Exercise details:
Render every line of the entries below as a Markdown table with the columns Row and Line. Number the rows, skip blank lines, and omit the pictures.

## begin

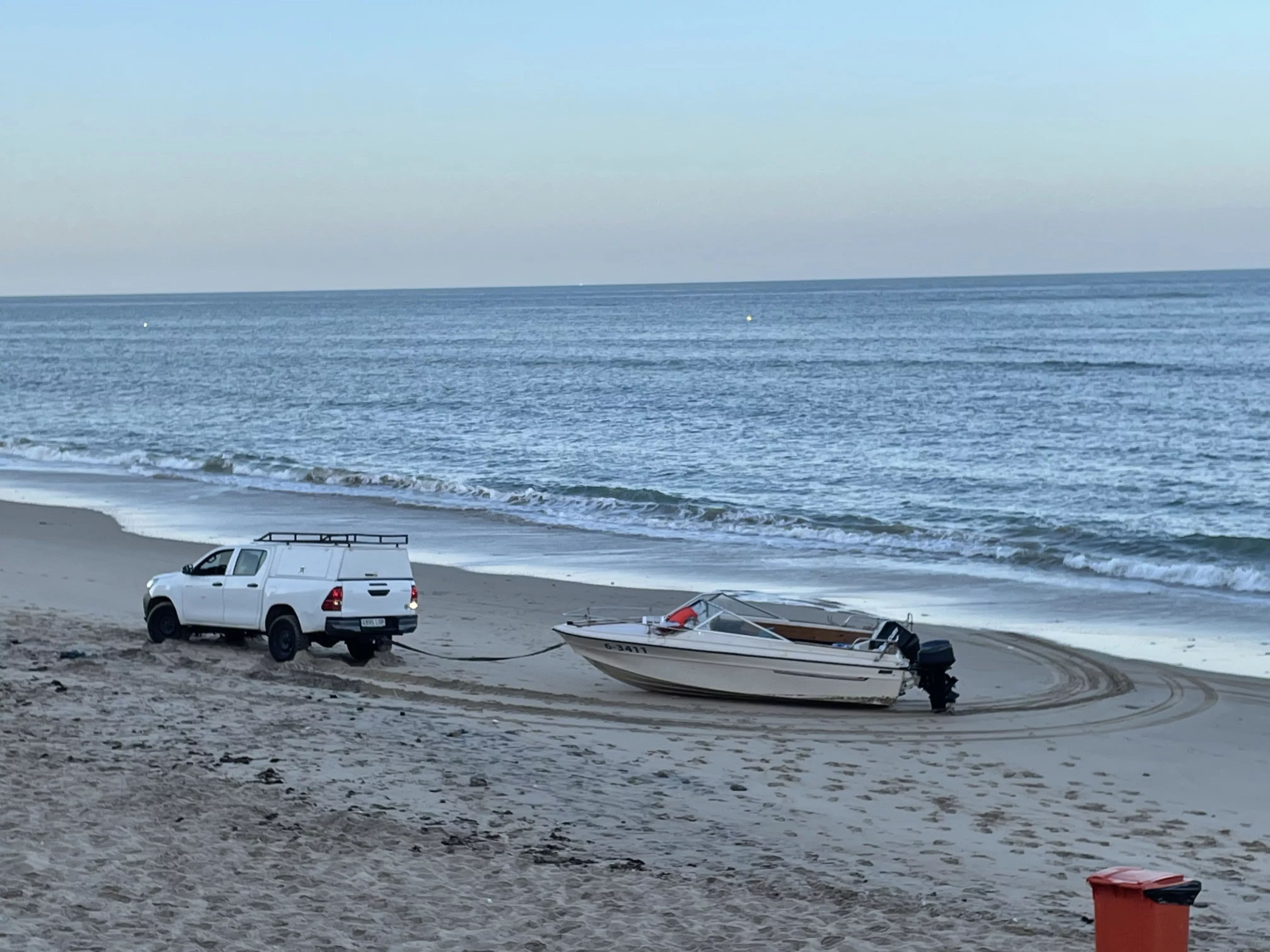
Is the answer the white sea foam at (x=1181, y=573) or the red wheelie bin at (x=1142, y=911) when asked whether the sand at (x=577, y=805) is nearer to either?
the red wheelie bin at (x=1142, y=911)

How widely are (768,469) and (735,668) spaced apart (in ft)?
93.8

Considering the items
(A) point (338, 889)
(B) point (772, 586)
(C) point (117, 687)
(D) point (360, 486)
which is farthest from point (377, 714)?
(D) point (360, 486)

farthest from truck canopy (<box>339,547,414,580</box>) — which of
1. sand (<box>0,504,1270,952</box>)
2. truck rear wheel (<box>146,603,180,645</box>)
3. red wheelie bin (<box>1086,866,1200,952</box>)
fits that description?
red wheelie bin (<box>1086,866,1200,952</box>)

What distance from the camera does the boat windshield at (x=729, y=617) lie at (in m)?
17.1

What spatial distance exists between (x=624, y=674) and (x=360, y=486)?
27.5 metres

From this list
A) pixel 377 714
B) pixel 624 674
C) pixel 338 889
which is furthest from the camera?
pixel 624 674

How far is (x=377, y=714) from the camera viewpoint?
14547 mm

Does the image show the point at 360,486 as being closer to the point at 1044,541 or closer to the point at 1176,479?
the point at 1044,541

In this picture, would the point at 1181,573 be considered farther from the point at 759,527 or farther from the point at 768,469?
the point at 768,469

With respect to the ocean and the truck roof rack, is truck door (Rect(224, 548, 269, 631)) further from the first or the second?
the ocean

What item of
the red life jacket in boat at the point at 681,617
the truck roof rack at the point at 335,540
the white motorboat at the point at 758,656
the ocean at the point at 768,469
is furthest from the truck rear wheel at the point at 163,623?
the ocean at the point at 768,469

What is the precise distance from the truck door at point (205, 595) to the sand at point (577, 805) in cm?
40

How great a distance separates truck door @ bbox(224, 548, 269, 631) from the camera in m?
18.4

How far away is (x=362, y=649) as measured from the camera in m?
18.5
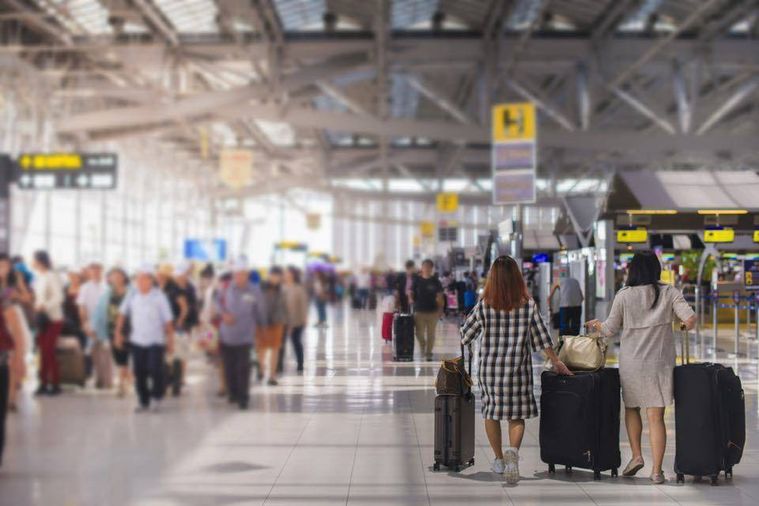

## end

Full solution:
| Row | Line |
|---|---|
| 1 | Is the answer the white sea foam at (x=1181, y=573) or the red wheelie bin at (x=1142, y=911) when asked whether the sand at (x=577, y=805) is nearer to either? |
| 2 | the red wheelie bin at (x=1142, y=911) |
| 3 | How widely are (768,469) and (735,668) spaced apart (in ft)? |
| 4 | 93.8 |
| 5 | Considering the items |
| 6 | (A) point (338, 889) |
| 7 | (B) point (772, 586) |
| 8 | (C) point (117, 687) |
| 9 | (D) point (360, 486) |
| 10 | which is farthest from point (377, 714)? |
| 11 | (D) point (360, 486) |
| 12 | farthest from truck canopy (<box>339,547,414,580</box>) — which of |
| 13 | 1. sand (<box>0,504,1270,952</box>) |
| 14 | 2. truck rear wheel (<box>146,603,180,645</box>) |
| 15 | 3. red wheelie bin (<box>1086,866,1200,952</box>) |
| 16 | fits that description? |
| 17 | red wheelie bin (<box>1086,866,1200,952</box>) |
| 18 | What distance from the camera does the boat windshield at (x=729, y=617) lie at (in m)? |
| 19 | 17.1 |
| 20 | What spatial distance exists between (x=624, y=674) and (x=360, y=486)? |
| 21 | 27.5 metres |
| 22 | From this list |
| 23 | A) pixel 377 714 |
| 24 | B) pixel 624 674 |
| 25 | C) pixel 338 889 |
| 26 | which is furthest from the camera? |
| 27 | pixel 624 674 |
| 28 | How far is (x=377, y=714) from the camera viewpoint? |
| 29 | 14547 mm |
| 30 | Does the image show the point at 360,486 as being closer to the point at 1044,541 or closer to the point at 1176,479? |
| 31 | the point at 1044,541 |
| 32 | In this picture, would the point at 1181,573 be considered farther from the point at 759,527 or farther from the point at 768,469? |
| 33 | the point at 768,469 |
| 34 | With respect to the ocean and the truck roof rack, is truck door (Rect(224, 548, 269, 631)) further from the first or the second? |
| 35 | the ocean |
| 36 | What item of |
| 37 | the red life jacket in boat at the point at 681,617 |
| 38 | the truck roof rack at the point at 335,540 |
| 39 | the white motorboat at the point at 758,656 |
| 40 | the ocean at the point at 768,469 |
| 41 | is furthest from the truck rear wheel at the point at 163,623? |
| 42 | the ocean at the point at 768,469 |
| 43 | What is the precise distance from the truck door at point (205, 595) to the sand at point (577, 805) in cm? |
| 44 | 40 |
| 45 | How great a distance separates truck door @ bbox(224, 548, 269, 631) from the camera in m? |
| 46 | 18.4 |
| 47 | How far away is (x=362, y=649) as measured from the camera in m? |
| 48 | 18.5 |